The Saint’s, Salim’s, tomb broke the harmony; its marble and tessellated mother-of-pearl seemed ostentatious against the plain sandstone of the city walls and courtyards, yet the
tomb was hallowed. As Una and Edward crossed the courtyard, a young couple came out, she in an old-fashioned burka whose lattice showed her eyes; Una saw she had been weeping and, on the
four-poster bed that incongruously stood inside the tomb, there were fresh rose petals and rupee notes on the satin counterpane. ‘They have been to pray for a child,’ said the
custodian. An old man sitting cross-legged on the floor in the corner whispered a rhythm of prayer. ‘Some rich family are paying him to sit here and pray all day.’

‘For a child?’

‘Of course,’ said the custodian. ‘All who come to the tomb of Salim very much wanting a child.’

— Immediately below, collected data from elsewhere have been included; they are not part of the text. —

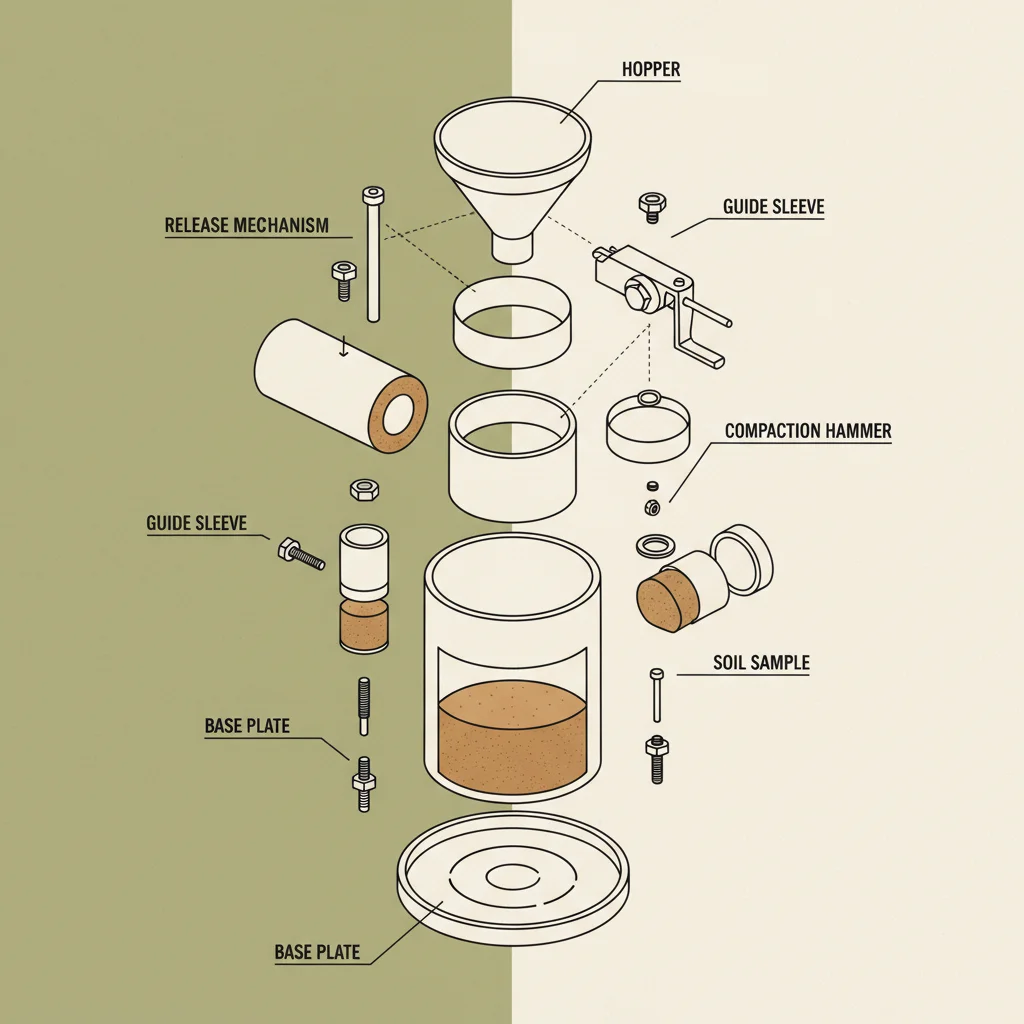 HOPPER

RELEASE MECHANISM

GUIDE SLEEVE

COMPACTION HAMMER

GUIDE SLEEVE

SOIL SAMPLE

BASE PLATE

BASE PLATE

Edward went out into the courtyard but Una hardly knew he had gone; rooted by the bed a quiver was running through her as if she had been touched by the saint’s finger. Slowly she emptied
her purse of its notes on to the counterpane. She wished she had some rose petals.

‘Not sick again!’ said Hal.

They were in the rest house at Tiger Hill where they had ridden out from Darjeeling in the early hours to see – ‘If we are lucky enough,’ Edward had said – the dawn
‘flowering of the snows.’ They had been lucky; the far-off ranges had turned from an outline of white-streaked grey to a flush of pink, then to deep rose and gold that ran along the
range. It had been a shock to Una to find how high her eyes had to look up in the sky to see the great peaks; Kanchenjungha towered but Everest looked almost small because of the distance across
the cloud-filled land. It had been an awesome moment but afterwards the smell of sausages being cooked in the rest house for breakfast, worse, the smell of the pony-men’s rancid butter tea,
had undone her; she had to fly to a bathroom that smelled too of dank whitewash and phenyl and begin her daily retching over a tin basin.